AT A GLANCE
Apache Chukwa is an open source data collection system for monitoring large distributed systems. Chukwa is built on top of the Hadoop Distributed File System (HDFS) and Map/Reduce framework and inherits Hadoop’s scalability and robustness. Chukwa also includes a toolkit for displaying, monitoring and analyzing results to make the best use of the collected data.
Roughly the Chukwa story is:
- Get data to the centralized store, and do periodic near-real-time analysis.
At the same level of granularity, the Flume story is:
- Reliably get data to the centralized store, enable continuous near real-time analysis, and enable periodic batch analysis.
1) Architecture and Near-realtime.
- Chukwa’s near real-time == minutes
- Flume’s near real-time == seconds (hopefully milliseconds).
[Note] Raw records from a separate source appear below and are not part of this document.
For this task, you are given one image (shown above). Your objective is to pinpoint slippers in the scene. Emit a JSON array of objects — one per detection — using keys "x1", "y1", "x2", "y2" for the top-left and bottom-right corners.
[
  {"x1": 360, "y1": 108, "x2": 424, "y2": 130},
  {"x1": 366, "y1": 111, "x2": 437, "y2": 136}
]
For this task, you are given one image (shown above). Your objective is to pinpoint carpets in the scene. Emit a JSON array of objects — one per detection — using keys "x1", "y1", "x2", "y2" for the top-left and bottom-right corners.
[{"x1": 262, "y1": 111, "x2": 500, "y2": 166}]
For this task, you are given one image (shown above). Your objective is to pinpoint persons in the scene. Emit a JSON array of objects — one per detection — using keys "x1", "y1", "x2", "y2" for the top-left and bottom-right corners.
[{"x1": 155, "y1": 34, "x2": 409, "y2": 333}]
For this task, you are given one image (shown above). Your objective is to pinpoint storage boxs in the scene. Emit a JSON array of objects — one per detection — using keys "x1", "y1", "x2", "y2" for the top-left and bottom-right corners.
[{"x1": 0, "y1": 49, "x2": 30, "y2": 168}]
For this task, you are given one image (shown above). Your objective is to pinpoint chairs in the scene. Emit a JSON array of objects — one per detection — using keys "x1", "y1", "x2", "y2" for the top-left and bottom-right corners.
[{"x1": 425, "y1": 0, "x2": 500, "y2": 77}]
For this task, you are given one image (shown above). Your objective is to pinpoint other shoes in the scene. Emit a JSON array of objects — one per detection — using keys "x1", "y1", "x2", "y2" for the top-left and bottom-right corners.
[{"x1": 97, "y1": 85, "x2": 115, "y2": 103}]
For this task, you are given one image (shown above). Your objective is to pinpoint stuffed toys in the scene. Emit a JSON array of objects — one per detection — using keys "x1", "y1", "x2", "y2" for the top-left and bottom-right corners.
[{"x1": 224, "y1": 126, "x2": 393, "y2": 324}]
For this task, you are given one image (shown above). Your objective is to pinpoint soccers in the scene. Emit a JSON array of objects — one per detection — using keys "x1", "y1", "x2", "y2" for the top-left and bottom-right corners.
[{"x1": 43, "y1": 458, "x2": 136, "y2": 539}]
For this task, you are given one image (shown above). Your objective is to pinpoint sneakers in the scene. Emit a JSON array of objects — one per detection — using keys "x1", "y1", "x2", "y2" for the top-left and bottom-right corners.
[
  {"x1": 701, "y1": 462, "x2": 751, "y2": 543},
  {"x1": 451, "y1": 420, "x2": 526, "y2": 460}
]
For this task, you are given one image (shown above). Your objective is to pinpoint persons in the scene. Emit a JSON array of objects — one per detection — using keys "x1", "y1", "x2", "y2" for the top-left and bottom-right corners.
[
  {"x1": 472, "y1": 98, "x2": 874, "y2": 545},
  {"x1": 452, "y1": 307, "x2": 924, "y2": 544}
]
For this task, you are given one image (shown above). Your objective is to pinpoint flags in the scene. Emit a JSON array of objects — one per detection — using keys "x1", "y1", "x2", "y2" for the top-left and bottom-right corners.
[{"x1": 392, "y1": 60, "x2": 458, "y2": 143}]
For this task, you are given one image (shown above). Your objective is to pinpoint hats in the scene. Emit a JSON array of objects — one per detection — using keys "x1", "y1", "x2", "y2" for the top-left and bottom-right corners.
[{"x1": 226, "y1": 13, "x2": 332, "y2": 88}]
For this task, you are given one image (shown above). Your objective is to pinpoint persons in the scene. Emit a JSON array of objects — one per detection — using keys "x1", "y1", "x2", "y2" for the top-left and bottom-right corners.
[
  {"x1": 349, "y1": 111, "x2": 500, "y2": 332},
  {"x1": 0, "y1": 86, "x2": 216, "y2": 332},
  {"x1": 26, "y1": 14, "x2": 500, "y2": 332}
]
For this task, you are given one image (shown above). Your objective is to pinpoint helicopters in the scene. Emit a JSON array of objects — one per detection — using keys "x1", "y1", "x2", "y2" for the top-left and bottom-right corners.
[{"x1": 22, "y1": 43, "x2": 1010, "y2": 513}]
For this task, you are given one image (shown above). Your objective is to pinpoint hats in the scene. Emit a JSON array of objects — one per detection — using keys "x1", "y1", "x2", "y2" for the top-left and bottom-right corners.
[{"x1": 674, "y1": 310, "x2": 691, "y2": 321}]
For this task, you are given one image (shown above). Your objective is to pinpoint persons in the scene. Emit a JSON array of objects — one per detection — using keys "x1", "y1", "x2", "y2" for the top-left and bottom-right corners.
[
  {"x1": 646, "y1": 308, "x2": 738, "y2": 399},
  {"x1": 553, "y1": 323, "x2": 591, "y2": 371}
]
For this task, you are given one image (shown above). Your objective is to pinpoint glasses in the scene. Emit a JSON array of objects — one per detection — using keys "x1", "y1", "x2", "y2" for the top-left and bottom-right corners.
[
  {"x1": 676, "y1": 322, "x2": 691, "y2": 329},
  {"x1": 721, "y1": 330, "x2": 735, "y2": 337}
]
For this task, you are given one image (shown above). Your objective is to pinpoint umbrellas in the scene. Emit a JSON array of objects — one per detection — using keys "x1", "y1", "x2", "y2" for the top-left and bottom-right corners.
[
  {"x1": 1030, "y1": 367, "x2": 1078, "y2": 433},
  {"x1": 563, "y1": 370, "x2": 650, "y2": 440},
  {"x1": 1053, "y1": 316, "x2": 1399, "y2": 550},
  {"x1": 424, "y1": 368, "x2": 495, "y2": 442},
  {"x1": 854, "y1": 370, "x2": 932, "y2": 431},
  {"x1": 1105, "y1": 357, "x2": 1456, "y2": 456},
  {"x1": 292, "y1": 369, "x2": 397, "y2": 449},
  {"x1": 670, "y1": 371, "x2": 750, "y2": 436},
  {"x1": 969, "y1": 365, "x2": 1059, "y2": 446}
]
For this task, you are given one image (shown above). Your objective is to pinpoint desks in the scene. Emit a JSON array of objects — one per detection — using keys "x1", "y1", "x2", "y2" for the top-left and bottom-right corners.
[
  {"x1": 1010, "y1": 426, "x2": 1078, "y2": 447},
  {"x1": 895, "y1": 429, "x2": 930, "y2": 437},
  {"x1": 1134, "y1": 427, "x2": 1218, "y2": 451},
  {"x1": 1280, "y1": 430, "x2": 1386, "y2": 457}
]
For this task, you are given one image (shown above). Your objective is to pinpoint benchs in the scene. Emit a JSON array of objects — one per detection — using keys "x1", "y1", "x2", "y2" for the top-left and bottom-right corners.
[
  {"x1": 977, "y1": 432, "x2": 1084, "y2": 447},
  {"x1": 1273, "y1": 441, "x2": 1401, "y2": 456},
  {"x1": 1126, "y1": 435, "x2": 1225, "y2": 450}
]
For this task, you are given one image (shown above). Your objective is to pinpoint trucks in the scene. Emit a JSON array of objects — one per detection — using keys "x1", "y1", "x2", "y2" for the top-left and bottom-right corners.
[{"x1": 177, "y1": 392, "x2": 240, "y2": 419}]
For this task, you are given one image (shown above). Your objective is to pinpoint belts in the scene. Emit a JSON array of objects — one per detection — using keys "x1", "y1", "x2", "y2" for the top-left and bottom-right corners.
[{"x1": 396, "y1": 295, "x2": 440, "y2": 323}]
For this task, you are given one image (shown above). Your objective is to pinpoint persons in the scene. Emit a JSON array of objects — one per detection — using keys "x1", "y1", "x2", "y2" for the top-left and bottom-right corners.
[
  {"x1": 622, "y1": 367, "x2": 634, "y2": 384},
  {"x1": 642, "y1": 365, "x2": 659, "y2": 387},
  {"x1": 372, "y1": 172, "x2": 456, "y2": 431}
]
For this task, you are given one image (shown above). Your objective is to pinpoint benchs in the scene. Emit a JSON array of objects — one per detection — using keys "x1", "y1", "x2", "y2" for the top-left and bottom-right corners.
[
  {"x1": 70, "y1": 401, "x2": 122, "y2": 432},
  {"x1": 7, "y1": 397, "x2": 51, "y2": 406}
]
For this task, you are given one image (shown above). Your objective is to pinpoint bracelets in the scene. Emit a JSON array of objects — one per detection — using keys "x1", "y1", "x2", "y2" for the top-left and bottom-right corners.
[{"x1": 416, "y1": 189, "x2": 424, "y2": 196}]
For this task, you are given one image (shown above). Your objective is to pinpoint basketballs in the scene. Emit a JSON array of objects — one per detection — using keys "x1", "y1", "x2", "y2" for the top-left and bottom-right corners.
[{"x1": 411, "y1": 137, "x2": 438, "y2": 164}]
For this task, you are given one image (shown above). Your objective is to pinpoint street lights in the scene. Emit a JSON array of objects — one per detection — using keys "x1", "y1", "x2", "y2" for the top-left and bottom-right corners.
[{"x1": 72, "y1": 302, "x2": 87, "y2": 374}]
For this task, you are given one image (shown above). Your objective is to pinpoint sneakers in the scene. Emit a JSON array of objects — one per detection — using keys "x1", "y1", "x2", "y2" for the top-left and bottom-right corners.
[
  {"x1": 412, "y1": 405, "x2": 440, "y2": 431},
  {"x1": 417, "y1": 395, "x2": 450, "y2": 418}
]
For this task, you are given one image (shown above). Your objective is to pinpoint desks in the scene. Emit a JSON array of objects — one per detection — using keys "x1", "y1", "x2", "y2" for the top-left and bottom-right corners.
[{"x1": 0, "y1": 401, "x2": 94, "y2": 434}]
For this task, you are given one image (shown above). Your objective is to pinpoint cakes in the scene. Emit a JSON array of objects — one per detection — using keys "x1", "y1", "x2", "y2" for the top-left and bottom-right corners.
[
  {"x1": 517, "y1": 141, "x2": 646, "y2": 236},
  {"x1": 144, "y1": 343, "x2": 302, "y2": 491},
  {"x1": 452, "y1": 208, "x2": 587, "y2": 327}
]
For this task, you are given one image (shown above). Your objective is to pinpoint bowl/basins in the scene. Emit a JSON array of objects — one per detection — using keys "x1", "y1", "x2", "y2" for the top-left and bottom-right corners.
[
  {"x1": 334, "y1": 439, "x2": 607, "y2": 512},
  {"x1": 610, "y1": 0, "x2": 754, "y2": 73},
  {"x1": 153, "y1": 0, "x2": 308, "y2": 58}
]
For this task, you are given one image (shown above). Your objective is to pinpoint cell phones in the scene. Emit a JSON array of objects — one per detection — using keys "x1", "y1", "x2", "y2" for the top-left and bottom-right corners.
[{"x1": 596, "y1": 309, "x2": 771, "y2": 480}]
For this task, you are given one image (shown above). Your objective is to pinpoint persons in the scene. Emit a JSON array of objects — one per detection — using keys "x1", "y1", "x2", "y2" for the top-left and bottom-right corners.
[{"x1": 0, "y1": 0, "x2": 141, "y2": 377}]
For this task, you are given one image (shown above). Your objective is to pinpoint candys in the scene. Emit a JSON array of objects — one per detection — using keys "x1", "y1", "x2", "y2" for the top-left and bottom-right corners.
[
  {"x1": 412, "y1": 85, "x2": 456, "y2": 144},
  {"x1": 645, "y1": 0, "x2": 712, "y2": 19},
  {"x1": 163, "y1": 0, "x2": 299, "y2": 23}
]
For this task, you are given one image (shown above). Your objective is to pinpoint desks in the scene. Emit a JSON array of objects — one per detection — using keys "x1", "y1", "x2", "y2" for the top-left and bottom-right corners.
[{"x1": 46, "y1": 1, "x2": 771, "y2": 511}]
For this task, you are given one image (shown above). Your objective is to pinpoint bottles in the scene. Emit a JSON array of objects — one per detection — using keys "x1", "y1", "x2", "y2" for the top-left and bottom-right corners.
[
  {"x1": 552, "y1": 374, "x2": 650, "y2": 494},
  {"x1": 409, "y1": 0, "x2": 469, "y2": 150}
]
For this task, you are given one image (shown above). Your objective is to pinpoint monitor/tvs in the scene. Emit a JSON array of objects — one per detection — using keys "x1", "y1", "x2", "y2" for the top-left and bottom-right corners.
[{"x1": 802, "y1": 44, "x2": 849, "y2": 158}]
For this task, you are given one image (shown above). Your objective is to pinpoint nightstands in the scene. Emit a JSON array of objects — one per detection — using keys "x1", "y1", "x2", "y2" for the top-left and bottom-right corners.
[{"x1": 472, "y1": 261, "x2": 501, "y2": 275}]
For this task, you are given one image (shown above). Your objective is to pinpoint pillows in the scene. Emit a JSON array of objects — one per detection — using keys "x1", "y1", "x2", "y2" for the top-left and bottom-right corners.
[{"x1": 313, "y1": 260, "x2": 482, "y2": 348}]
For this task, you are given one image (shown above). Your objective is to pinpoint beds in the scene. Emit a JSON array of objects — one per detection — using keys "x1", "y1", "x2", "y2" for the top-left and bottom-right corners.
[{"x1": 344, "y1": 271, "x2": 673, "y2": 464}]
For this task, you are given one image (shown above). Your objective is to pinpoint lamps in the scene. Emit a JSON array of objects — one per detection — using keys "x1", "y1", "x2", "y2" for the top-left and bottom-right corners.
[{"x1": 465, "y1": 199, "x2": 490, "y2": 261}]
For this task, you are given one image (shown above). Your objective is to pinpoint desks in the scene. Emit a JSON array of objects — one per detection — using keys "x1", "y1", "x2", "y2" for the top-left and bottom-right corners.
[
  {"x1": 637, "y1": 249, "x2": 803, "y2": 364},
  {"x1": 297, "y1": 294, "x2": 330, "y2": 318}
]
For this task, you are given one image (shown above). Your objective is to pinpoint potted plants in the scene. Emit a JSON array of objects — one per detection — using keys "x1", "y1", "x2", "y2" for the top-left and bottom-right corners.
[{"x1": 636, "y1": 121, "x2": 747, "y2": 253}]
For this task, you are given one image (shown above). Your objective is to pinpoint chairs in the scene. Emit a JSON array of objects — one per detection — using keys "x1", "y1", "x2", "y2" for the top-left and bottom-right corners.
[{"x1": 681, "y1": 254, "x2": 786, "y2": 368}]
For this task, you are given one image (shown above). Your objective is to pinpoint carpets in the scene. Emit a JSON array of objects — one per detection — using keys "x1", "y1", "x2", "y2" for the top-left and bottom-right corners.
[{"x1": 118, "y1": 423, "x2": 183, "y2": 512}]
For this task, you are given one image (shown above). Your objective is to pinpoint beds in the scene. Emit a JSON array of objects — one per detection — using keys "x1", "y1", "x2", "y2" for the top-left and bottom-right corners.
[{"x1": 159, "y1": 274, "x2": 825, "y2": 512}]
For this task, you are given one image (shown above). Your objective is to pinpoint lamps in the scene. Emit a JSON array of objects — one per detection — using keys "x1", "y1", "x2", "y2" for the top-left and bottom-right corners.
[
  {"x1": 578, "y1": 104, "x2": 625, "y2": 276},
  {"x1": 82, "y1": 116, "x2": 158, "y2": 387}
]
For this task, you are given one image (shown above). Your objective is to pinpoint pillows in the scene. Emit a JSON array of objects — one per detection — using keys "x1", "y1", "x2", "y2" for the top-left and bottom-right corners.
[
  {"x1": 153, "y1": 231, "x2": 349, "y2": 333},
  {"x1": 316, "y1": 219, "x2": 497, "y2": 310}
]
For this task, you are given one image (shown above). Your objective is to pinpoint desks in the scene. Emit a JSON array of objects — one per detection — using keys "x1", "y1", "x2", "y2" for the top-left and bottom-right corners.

Both systems have a agent-collector topology for nodes. Architecturally,
Chukwa is a batch/minibatch system. In contrast, Flume is designed
more as a continuous stream processing system.
Flume’s reliability levels are tunable, just pick the appropriate sink
to specify the mode you want to collect data at. It offers three
levels — best effort, store+retry on failure, and end-to-end mode
that uses acks and a write ahead log.
AFAICT Chukwa is best effort from agent to collector, writes to local
disk at the pre-demux collector, and then finally becomes reliable
when written to hdfs. This seems stronger than scribe’s reliability
mechanisms (equiv to Flume’s Store on failure), but weaker than
Flume’s end-to-end reliability mode (write ahead log and acks).
Flume just requires the deployment of a master (or set of masters) and
nodes. It then provides a centralized management point that allows
you to configure nodes dynamically, and to reconfigure the data flow
Chukwa’s deployment story is restrictive and more complicated than
Flume’s. It only supports a agent/collector topology. Despite this
restriction, it requires the depoyment of more different programs than
flume — agents, collectors, a console daemon. For Chukwa to work as
intended, it also has dependencies on a hadoop cluster (both hdfs and
mapreduce) and a MySQL database.
Cloudera packages Flume as part of its distribution of Hadoop and will
provide commercial support for users of the system.